» **Task requirements**
Starting at the line that contains "Out of the set" and going through the end of the items, rewrite those lines in full, raising every coordinate given in the answers by 107.

## Start Dataset excerpts

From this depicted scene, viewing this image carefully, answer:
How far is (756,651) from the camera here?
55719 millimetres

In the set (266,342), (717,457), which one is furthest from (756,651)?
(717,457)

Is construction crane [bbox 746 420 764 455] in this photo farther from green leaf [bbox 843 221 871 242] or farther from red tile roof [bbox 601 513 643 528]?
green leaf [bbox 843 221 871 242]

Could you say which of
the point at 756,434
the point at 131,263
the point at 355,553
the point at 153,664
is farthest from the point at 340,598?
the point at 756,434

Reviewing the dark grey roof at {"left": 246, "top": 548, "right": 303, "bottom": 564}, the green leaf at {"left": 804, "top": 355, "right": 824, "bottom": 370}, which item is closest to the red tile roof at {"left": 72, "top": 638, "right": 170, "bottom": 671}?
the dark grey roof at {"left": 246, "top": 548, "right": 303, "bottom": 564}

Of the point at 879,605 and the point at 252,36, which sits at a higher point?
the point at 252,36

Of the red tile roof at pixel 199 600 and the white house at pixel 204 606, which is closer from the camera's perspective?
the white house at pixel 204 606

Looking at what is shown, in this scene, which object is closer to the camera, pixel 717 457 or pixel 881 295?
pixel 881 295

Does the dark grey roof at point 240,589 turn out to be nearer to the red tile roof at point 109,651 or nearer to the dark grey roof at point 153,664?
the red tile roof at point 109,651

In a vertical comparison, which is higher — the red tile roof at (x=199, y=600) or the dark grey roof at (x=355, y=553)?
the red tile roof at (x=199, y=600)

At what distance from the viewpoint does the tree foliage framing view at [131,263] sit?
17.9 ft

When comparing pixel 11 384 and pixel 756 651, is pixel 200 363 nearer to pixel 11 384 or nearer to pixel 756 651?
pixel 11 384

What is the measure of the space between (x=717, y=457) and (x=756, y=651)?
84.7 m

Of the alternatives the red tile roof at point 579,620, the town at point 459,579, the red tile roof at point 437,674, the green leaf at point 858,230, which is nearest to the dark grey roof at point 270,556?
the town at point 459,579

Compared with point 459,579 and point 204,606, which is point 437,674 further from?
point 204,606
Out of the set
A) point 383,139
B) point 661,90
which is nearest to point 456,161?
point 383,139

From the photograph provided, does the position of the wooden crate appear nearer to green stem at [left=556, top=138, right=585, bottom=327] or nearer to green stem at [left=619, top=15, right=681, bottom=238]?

## End Dataset excerpts

» **Output of the task**
Out of the set
A) point 383,139
B) point 661,90
which is nearest to point 456,161?
point 490,246

From the photograph provided, does the position of the wooden crate appear nearer to green stem at [left=556, top=138, right=585, bottom=327] or nearer to green stem at [left=619, top=15, right=681, bottom=238]?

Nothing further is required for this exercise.